Information provided
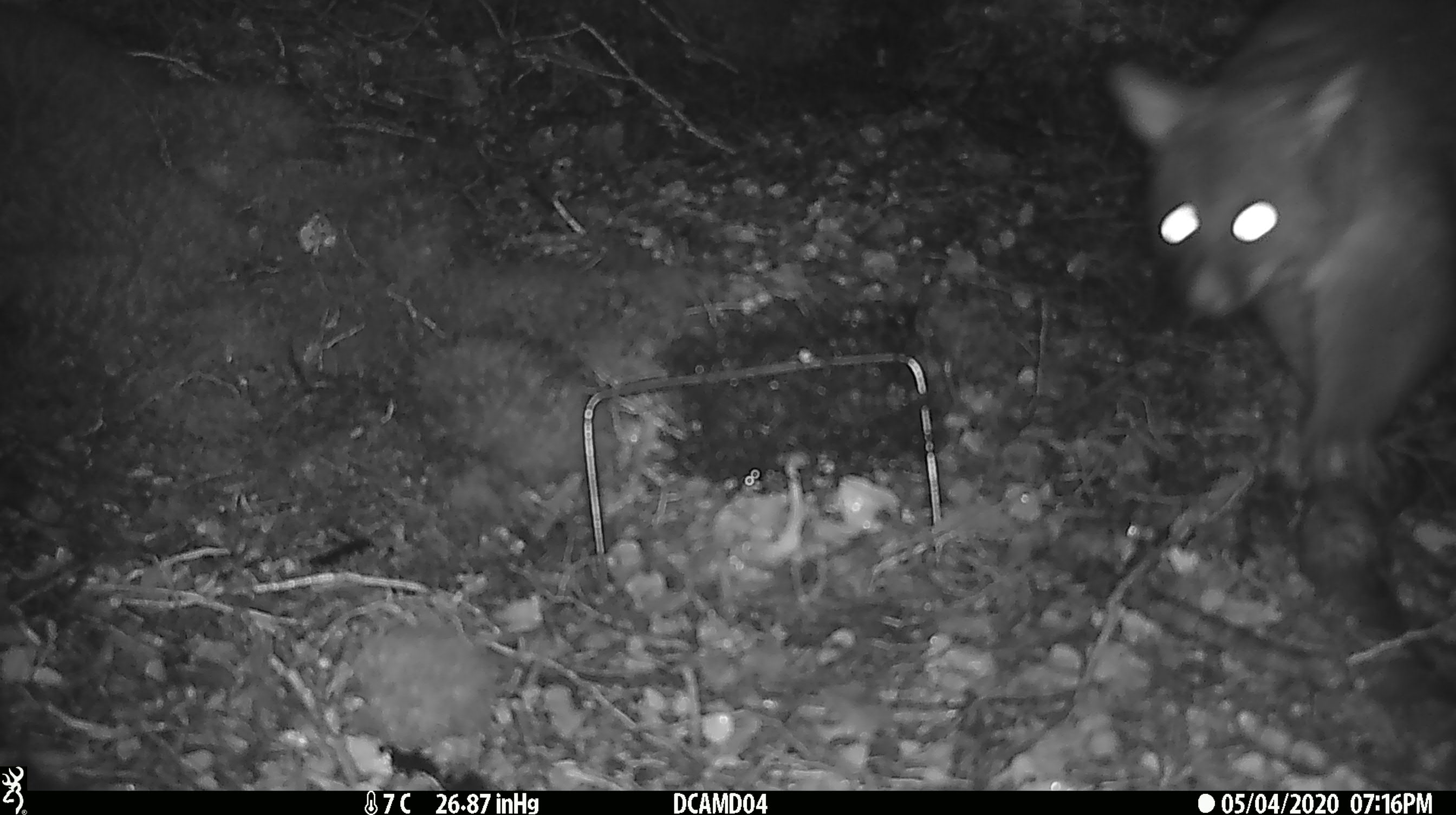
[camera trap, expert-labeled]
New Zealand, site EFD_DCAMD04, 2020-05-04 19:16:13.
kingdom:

Description of the task
Every line from the one holding "New Zealand, site" through the final line of the listing must be echoed exactly; leave out all other lines.

Solution for this problem
New Zealand, site EFD_DCAMD04, 2020-05-04 19:16:13.
kingdom:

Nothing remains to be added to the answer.